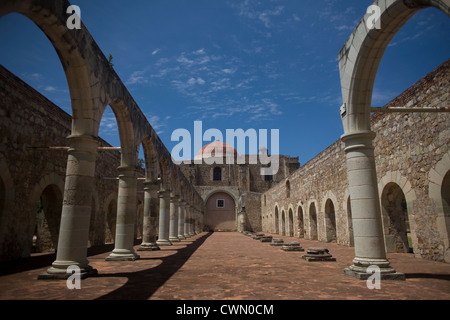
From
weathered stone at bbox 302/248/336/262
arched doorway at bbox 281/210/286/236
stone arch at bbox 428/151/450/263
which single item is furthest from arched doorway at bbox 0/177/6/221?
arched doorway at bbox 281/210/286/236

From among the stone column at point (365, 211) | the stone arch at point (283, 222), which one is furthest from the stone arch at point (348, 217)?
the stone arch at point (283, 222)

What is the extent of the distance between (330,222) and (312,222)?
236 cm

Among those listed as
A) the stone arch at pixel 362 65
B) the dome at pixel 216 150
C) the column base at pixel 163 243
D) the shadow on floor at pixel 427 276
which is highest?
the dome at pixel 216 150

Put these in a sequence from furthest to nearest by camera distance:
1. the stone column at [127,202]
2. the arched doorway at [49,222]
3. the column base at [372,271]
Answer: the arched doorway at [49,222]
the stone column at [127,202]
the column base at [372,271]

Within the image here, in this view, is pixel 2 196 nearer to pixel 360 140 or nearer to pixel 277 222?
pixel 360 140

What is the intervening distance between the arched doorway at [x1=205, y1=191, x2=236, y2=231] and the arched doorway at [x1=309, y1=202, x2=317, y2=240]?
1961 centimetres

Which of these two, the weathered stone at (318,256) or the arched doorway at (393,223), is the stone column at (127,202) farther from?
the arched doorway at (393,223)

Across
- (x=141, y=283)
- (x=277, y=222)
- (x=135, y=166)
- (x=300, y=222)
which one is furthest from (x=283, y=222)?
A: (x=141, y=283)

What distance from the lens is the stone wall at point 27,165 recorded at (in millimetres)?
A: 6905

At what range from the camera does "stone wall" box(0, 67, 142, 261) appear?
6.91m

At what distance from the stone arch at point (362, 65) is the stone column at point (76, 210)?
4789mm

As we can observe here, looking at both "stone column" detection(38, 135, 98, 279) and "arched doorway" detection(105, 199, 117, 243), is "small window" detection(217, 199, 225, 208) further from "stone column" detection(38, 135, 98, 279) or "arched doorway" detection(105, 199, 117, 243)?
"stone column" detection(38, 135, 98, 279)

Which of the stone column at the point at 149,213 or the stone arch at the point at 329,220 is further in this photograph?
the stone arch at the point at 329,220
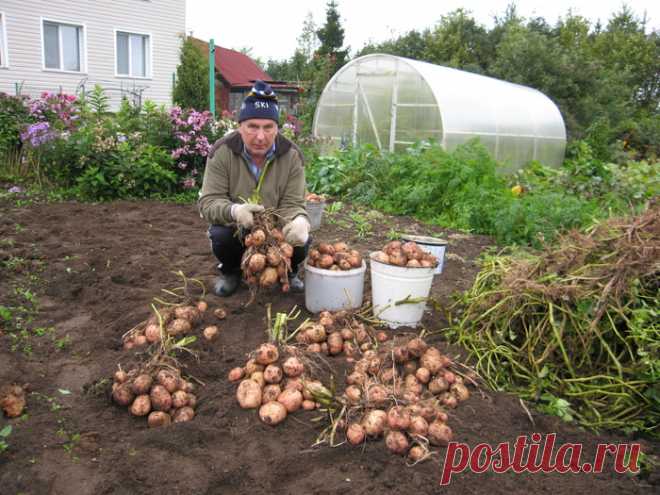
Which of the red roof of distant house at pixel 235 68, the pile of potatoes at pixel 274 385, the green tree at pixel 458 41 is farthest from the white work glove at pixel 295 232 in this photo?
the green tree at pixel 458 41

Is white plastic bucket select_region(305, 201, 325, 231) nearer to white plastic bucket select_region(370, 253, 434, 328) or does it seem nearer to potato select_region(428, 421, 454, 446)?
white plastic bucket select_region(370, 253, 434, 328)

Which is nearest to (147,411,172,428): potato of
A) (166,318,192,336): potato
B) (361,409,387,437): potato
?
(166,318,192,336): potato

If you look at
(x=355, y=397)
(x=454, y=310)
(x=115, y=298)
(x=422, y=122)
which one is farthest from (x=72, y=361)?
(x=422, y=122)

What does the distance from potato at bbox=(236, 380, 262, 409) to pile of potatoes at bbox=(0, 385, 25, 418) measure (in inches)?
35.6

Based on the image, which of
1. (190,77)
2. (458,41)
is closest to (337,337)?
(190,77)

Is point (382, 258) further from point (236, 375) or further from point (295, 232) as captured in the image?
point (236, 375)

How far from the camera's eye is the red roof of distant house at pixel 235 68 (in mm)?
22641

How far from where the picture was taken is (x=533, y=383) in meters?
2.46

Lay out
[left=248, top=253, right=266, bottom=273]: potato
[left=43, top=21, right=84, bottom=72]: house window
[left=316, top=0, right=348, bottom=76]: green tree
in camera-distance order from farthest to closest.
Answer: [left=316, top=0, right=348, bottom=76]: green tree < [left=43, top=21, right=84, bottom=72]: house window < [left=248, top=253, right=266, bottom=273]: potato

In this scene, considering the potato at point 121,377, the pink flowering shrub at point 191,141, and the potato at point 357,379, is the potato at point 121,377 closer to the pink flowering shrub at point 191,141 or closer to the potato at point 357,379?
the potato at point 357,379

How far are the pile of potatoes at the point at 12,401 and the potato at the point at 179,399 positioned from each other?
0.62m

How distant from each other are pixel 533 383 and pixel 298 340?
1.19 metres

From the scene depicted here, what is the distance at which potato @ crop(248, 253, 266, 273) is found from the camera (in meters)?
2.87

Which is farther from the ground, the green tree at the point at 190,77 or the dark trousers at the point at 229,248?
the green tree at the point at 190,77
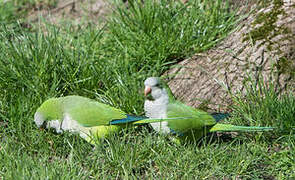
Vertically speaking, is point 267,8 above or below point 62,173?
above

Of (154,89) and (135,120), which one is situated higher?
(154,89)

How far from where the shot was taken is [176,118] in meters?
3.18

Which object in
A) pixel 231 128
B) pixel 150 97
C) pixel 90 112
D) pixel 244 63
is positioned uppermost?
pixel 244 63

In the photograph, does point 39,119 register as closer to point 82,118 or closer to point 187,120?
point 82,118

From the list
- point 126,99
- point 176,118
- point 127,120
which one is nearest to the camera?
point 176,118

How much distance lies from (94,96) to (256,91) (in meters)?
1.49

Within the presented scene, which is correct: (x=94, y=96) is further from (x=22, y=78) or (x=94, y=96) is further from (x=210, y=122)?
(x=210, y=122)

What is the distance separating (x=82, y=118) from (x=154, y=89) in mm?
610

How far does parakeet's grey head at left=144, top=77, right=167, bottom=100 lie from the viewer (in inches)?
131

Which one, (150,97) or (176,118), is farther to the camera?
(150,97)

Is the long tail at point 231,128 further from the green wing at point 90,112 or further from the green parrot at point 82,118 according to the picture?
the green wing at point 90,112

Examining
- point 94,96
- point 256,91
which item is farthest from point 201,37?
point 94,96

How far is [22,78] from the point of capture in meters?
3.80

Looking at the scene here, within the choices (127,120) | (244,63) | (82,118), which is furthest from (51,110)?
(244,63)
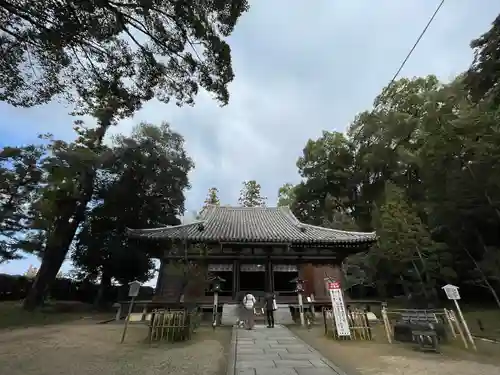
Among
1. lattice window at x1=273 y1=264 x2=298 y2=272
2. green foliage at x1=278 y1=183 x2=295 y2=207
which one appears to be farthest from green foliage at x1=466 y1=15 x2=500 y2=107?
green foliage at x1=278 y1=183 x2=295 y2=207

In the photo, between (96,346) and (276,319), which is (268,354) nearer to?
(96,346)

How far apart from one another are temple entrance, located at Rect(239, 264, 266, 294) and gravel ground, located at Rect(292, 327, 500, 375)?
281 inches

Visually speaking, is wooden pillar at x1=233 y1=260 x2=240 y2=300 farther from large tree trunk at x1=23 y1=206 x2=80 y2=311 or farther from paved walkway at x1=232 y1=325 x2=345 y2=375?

################

§ Task requirements
Reproduce the entire listing with every occurrence of "weathered stone" replaced by "eroded stone" and nothing else changed. Omit the pictures.

§ Complete response
From
eroded stone at bbox 302/248/336/262
arched doorway at bbox 281/210/286/236
stone arch at bbox 428/151/450/263
which single item is furthest from arched doorway at bbox 0/177/6/221?
arched doorway at bbox 281/210/286/236

From among the stone column at point (365, 211) | the stone arch at point (283, 222), which one is furthest from the stone arch at point (348, 217)?
the stone arch at point (283, 222)

What is the extent of the distance between (330,222) and (312,222)?
236 cm

Among those listed as
A) the stone arch at pixel 362 65
B) the dome at pixel 216 150
C) the column base at pixel 163 243
D) the shadow on floor at pixel 427 276
which is highest?
the dome at pixel 216 150

Put these in a sequence from furthest to nearest by camera distance:
1. the stone column at [127,202]
2. the arched doorway at [49,222]
3. the column base at [372,271]
Answer: the arched doorway at [49,222]
the stone column at [127,202]
the column base at [372,271]

Within the image here, in this view, is pixel 2 196 nearer to pixel 360 140 or nearer to pixel 277 222?
pixel 360 140

What is the intervening distance between the arched doorway at [x1=205, y1=191, x2=236, y2=231] and the arched doorway at [x1=309, y1=202, x2=317, y2=240]?
1961 centimetres

Which of these two, the eroded stone at (318,256) or the arched doorway at (393,223), is the stone column at (127,202) farther from?
the arched doorway at (393,223)

Across
- (x=141, y=283)
- (x=277, y=222)
- (x=135, y=166)
- (x=300, y=222)
which one is furthest from (x=283, y=222)?
A: (x=141, y=283)

What distance from the lens is the stone wall at point 27,165 recorded at (in millimetres)?
A: 6905

At what range from the camera does "stone wall" box(0, 67, 142, 261) appear?
6.91m

At what distance from the stone arch at point (362, 65) is the stone column at point (76, 210)?
4789mm

As we can observe here, looking at both "stone column" detection(38, 135, 98, 279) and "arched doorway" detection(105, 199, 117, 243), is "small window" detection(217, 199, 225, 208) further from "stone column" detection(38, 135, 98, 279) or "arched doorway" detection(105, 199, 117, 243)?
"stone column" detection(38, 135, 98, 279)

Which of the stone column at the point at 149,213 or the stone arch at the point at 329,220 is further in this photograph?
the stone arch at the point at 329,220
Which of the red roof of distant house at pixel 235 68, the pile of potatoes at pixel 274 385, the green tree at pixel 458 41 is farthest from the white work glove at pixel 295 232 in this photo?
the green tree at pixel 458 41

Is white plastic bucket select_region(305, 201, 325, 231) nearer to white plastic bucket select_region(370, 253, 434, 328) or does it seem nearer to potato select_region(428, 421, 454, 446)?
white plastic bucket select_region(370, 253, 434, 328)

Which is nearest to (147,411,172,428): potato of
A) (166,318,192,336): potato
B) (361,409,387,437): potato
?
(166,318,192,336): potato

If you look at
(x=355, y=397)
(x=454, y=310)
(x=115, y=298)
(x=422, y=122)
which one is farthest from (x=72, y=361)?
(x=422, y=122)

What does the distance from potato at bbox=(236, 380, 262, 409) to pile of potatoes at bbox=(0, 385, 25, 418) measure (in inches)?
35.6

Based on the image, which of
1. (190,77)
2. (458,41)
is closest to (337,337)?
(190,77)

Is point (382, 258) further from point (236, 375) or further from point (295, 232) as captured in the image?
point (236, 375)

How far from the camera's eye is the red roof of distant house at pixel 235 68 (in mm)?
22641

How far from where the picture was taken is (x=533, y=383) in meters?
2.46

Lay out
[left=248, top=253, right=266, bottom=273]: potato
[left=43, top=21, right=84, bottom=72]: house window
[left=316, top=0, right=348, bottom=76]: green tree
in camera-distance order from farthest to closest.
Answer: [left=316, top=0, right=348, bottom=76]: green tree < [left=43, top=21, right=84, bottom=72]: house window < [left=248, top=253, right=266, bottom=273]: potato

In this scene, considering the potato at point 121,377, the pink flowering shrub at point 191,141, and the potato at point 357,379, is the potato at point 121,377 closer to the pink flowering shrub at point 191,141 or closer to the potato at point 357,379?
the potato at point 357,379

How far are the pile of potatoes at the point at 12,401 and the potato at the point at 179,399 positioned from each other?
0.62m

How distant from each other are pixel 533 383 and pixel 298 340?
1.19 metres

From the scene depicted here, what is the distance at which potato @ crop(248, 253, 266, 273) is found from the camera (in meters)?
2.87

Which is farther from the ground, the green tree at the point at 190,77 or the dark trousers at the point at 229,248?
the green tree at the point at 190,77
Vertically speaking, is point 267,8 above or below point 62,173?
above

Of (154,89) and (135,120), which one is situated higher?
(154,89)

How far from where the shot was taken is [176,118] in meters?
3.18

Which object in
A) pixel 231 128
B) pixel 150 97
C) pixel 90 112
D) pixel 244 63
is positioned uppermost?
pixel 244 63

In the photograph, does point 39,119 register as closer to point 82,118 or closer to point 187,120?
point 82,118

From the list
- point 126,99
- point 176,118
- point 127,120
which one is nearest to the camera?
point 176,118

How much distance lies from (94,96) to (256,91) (in meters)?
1.49

Within the presented scene, which is correct: (x=94, y=96) is further from (x=22, y=78) or (x=94, y=96) is further from (x=210, y=122)?
(x=210, y=122)

What is the distance separating (x=82, y=118) from (x=154, y=89) in mm?
610

How far does parakeet's grey head at left=144, top=77, right=167, bottom=100 lie from the viewer (in inches)?
131

Which one, (150,97) or (176,118), is farther to the camera?
(150,97)

Is the long tail at point 231,128 further from the green wing at point 90,112 or further from the green parrot at point 82,118 according to the picture?
the green wing at point 90,112

Examining
- point 94,96
- point 256,91
which item is farthest from point 201,37?
point 94,96

How far is [22,78] from the point of capture in meters?
3.80

Looking at the scene here, within the choices (127,120) | (244,63) | (82,118), which is furthest from (51,110)?
(244,63)
Among
1. lattice window at x1=273 y1=264 x2=298 y2=272
2. green foliage at x1=278 y1=183 x2=295 y2=207
which one appears to be farthest from green foliage at x1=466 y1=15 x2=500 y2=107?
green foliage at x1=278 y1=183 x2=295 y2=207

In the photo, between (96,346) and (276,319), which is (268,354) nearer to?
(96,346)

How far apart from one another are temple entrance, located at Rect(239, 264, 266, 294) and gravel ground, located at Rect(292, 327, 500, 375)?
281 inches

Visually speaking, is wooden pillar at x1=233 y1=260 x2=240 y2=300 farther from large tree trunk at x1=23 y1=206 x2=80 y2=311 or farther from paved walkway at x1=232 y1=325 x2=345 y2=375?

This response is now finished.